Filter-And-Refine: A MLLM Based Cascade System for Industrial-Scale Video Content Moderation
Zixuan Wang | Jinghao Shi | Hanzhong Liang | Xiang Shen | Vera Wen | Zhiqian Chen | Yifan Wu | Zhixin Zhang | Hongyu Xiong
Proceedings of the 63rd Annual Meeting of the Association for Computational Linguistics (Volume 6: Industry Track)
Zixuan Wang | Jinghao Shi | Hanzhong Liang | Xiang Shen | Vera Wen | Zhiqian Chen | Yifan Wu | Zhixin Zhang | Hongyu Xiong
Proceedings of the 63rd Annual Meeting of the Association for Computational Linguistics (Volume 6: Industry Track)

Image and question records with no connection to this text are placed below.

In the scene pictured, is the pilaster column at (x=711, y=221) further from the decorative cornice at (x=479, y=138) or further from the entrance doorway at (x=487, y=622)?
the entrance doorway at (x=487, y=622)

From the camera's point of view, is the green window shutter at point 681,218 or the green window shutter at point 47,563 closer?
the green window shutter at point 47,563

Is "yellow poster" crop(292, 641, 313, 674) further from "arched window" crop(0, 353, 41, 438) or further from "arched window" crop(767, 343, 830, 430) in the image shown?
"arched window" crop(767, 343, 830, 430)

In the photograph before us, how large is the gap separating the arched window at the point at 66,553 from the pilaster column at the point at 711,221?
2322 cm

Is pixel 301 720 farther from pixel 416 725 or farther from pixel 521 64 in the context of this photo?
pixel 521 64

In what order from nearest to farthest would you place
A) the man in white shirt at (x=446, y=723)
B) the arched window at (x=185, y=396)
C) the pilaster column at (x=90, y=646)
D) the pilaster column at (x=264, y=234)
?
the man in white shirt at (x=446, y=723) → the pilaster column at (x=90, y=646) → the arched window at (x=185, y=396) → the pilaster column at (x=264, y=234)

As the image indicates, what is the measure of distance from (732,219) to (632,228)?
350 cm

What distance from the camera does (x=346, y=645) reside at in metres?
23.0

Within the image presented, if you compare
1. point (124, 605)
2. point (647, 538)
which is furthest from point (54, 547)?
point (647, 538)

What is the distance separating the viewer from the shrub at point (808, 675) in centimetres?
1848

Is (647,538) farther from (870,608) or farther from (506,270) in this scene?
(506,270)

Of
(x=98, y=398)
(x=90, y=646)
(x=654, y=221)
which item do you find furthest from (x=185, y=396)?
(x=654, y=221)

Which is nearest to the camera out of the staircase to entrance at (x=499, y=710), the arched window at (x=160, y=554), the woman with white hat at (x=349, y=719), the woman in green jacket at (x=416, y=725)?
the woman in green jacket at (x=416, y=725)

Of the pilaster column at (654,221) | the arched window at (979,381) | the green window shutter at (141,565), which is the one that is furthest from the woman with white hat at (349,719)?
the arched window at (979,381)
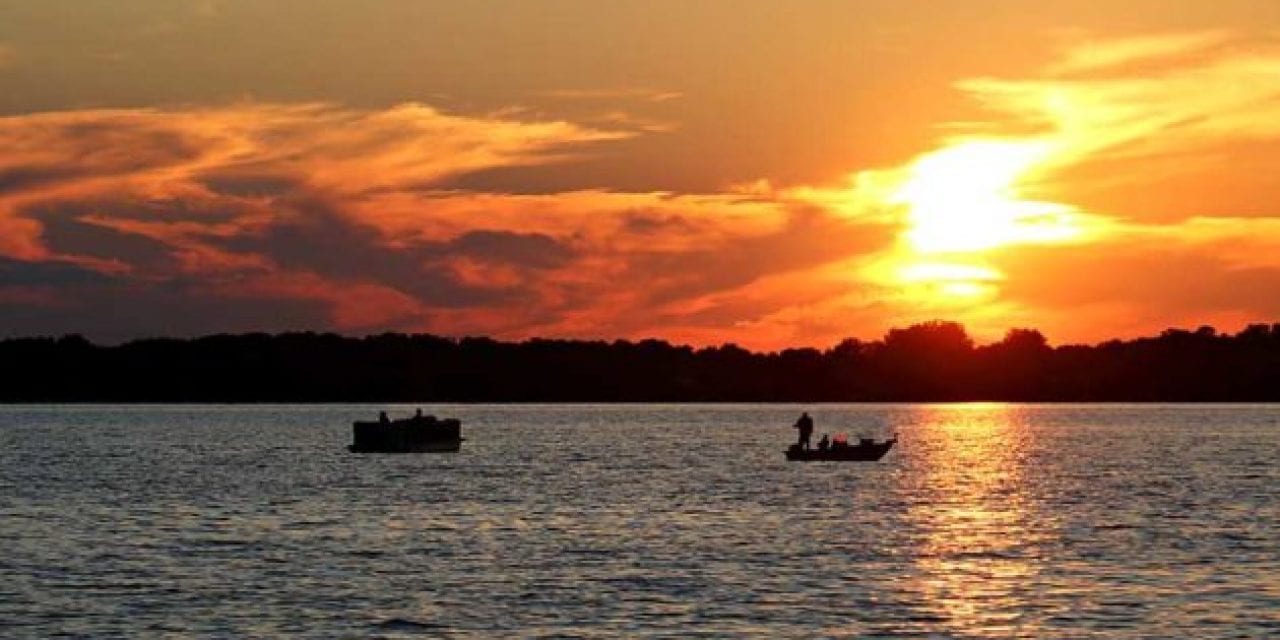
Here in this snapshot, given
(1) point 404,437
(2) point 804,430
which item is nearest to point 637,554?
(2) point 804,430

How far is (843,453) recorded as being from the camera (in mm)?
133875

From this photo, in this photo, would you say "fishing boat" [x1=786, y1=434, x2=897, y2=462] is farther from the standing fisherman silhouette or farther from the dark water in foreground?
the dark water in foreground

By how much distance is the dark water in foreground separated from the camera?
161 feet

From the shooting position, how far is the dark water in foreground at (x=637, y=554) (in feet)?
161

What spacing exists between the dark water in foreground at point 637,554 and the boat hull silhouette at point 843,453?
726 cm

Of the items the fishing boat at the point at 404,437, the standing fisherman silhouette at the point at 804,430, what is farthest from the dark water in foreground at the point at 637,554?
the fishing boat at the point at 404,437

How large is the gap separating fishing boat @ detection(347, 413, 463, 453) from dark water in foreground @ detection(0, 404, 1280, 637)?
23248mm

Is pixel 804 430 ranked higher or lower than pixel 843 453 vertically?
higher

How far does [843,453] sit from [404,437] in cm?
3739

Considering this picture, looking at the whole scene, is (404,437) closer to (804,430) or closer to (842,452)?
(804,430)

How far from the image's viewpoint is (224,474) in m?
125

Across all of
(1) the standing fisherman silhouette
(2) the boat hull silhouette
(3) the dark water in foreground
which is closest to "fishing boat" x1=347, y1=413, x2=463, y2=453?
(3) the dark water in foreground

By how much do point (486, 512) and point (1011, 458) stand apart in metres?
86.0

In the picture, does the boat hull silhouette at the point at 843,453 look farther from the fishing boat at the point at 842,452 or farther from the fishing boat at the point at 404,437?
the fishing boat at the point at 404,437
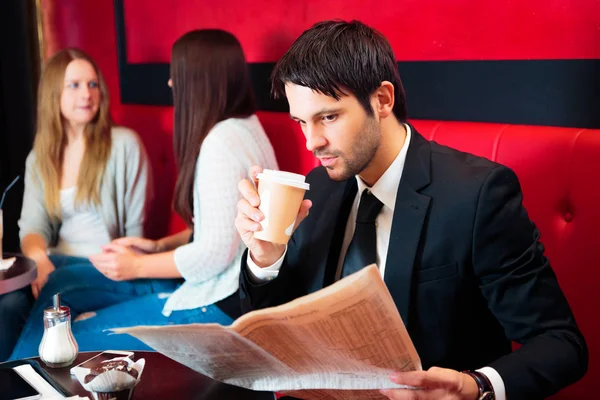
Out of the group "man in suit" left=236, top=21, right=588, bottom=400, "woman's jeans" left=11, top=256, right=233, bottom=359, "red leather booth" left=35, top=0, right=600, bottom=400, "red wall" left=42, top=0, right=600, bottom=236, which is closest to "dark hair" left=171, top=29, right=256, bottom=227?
"red wall" left=42, top=0, right=600, bottom=236

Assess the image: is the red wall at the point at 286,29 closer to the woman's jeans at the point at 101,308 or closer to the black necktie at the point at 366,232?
the woman's jeans at the point at 101,308

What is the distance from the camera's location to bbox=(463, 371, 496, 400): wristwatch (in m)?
1.05

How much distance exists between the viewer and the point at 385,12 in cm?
209

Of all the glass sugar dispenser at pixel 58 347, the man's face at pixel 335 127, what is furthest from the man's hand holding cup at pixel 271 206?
the glass sugar dispenser at pixel 58 347

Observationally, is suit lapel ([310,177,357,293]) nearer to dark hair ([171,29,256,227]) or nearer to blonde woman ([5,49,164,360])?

Effective content moderation is essential for video platforms to safeguard user experience and uphold community standards. While traditional video classification models effectively handle well-defined moderation tasks, they struggle with complicated scenarios such as implicit harmful content and contextual ambiguity. Multimodal large language models (MLLMs) offer a promising solution to these limitations with their superior cross-modal reasoning and contextual understanding. However, two key challenges hinder their industrial adoption. First, the high computational cost of MLLMs makes full-scale deployment impractical. Second, adapting generative models for discriminative classification remains an open research problem. In this paper, we first introduce an efficient method to transform a generative MLLM into a multimodal classifier using minimal discriminative training data. To enable industry-scale deployment, we then propose a router-ranking cascade system that integrates MLLMs with a lightweight router model. Offline experiments demonstrate that our MLLM-based approach improves F1 score by 66.50% over traditional classifiers while requiring only 2% of the fine-tuning data. Online evaluations show that our system increases automatic content moderation volume by 41%, while the cascading deployment reduces computational cost to only 1.5% of direct full-scale deployment.